Best of luck to everyone involved... this sucks.
posted by foobario at 8:18 PM on September 14, 2007 [5 favorites]


Have you tried threatening these people with pressing child neglect/abuse charges? I mean they kicked a minor out on the streets with nothing, might give you a little leverage to get the stuff back.
posted by whoaali at 9:40 PM on September 14, 2007


Start doing what foobario said. All the legal documents are replaceable. Better to do that than try to deal with the scumbags.

Do call the police, though, if only to put the embarrassment pressure on them to get his pictures and sentimental stuff back. Maybe a newspaper would be interested, as well.
posted by ctmf at 10:15 PM on September 14, 2007


Furthermore, report them for identity theft.

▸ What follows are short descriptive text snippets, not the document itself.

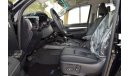 تويوتا هيلوكس Revo 2.8L Diesel - With Automatic Carryboy and Automatic Side Step 2019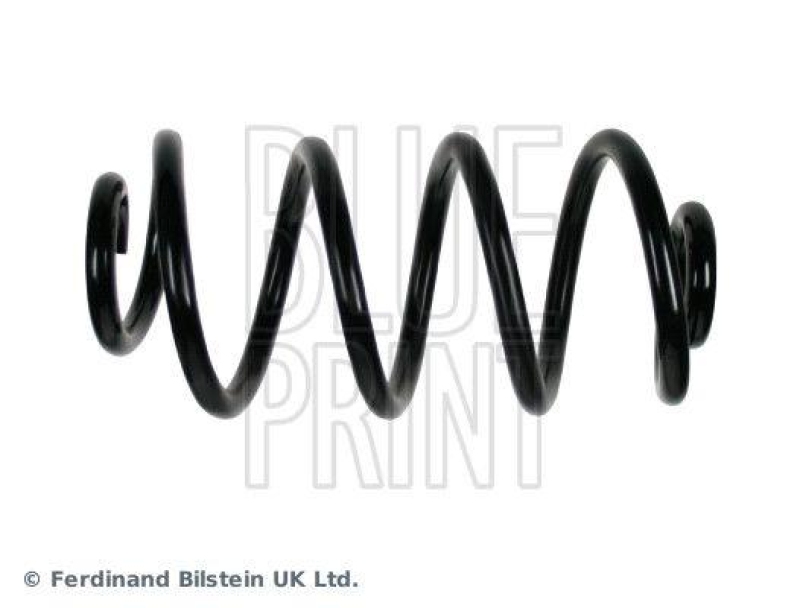 BLUE PRINT ADN188334 Fahrwerksfeder für NISSAN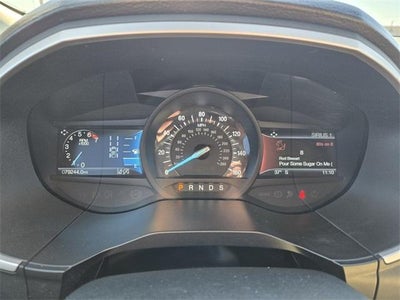 2020 Ford Edge SEL AWD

They have his legal documents without his permission. Sure, they haven't used them for nefarious purposes. Still, it's close enough to what identity theft means to most people that it'll give them some trouble for a while. Maybe they'll find it easier to just give up the goods.
posted by ctmf at 10:19 PM on September 14, 2007


Also, you may want to call a shelter for teenage runaways or a similar organization. I'm guessing there will be people there who have dealt with this situation before and can give you good advice.
posted by whoaali at 10:28 PM on September 14, 2007


Minor upside -- if CPS does want to put him in foster care for the 2 months until he's 18, he may qualify for tuition assistance/free college, depending on which state you're in. I think he can probably stay out of foster care if he tries, but it might have its benefits to put up with it for 2 months.
posted by katemonster at 6:44 AM on September 15, 2007


It wouldn't hurt to check with his school to see if they have copies of any of his documents on file. You could probably get a birth certificate out of it and from there possibly a driver's license or state ID.

And talk to any agency you can about the situation: the Police, DCS, school counselors, the media, child advocates, lawyers, the Social Security Association. It sounds to me like the adopted sibling was harvesting the various state and government payouts for raising foster children, along with the SS survivor benefits, and I wouldn't put it past them to adopt new children for the same reasons. This would certainly explain the whole 18-year-olds-out rule. Reporting them will keep them from trying to pull the same thing in the future.
posted by Benjy at 7:54 AM on September 15, 2007


Social services aren't the boogeymen. Helping kids in distress is what social workers are there for. They routinely help kids who've been kicked out onto the streets. They can hook him up with assistance programs and subsidized housing, offer him classes in independent living skills, establish his eligibility for foster/orphan financial aid programs to carry him through college, etc. If you or anyone else he knows is willing to serve as foster parents, they'll almost certainly approve that arrangement if the kid agrees. Foster parents get a monthly stipend, while the kid will get guaranteed health insurance and an annual clothing allowance (not to mention the security of a home and the opportunity to be with people who give a damn about his welfare). In some states it's possible to request extension of foster/supportive service a couple years beyond the 18th birthday, so don't assume this is just for 2 month.

I would call social service right away. You can always discuss it as a hypothetical if you're really worried about what they'll do. "What if there were a 17 kid who is currently safe and un-abused but who has no home, no money, no ID, etc. What would you be able to do to help such a kid? What's the worst that could happen if the dept got involved? Are there other resources that could help him?"
posted by nakedcodemonkey at 2:18 PM on September 15, 2007


(By the way, if CPS did get involved he'd automatically be given a lawyer. At state expense. Keep that in mind.)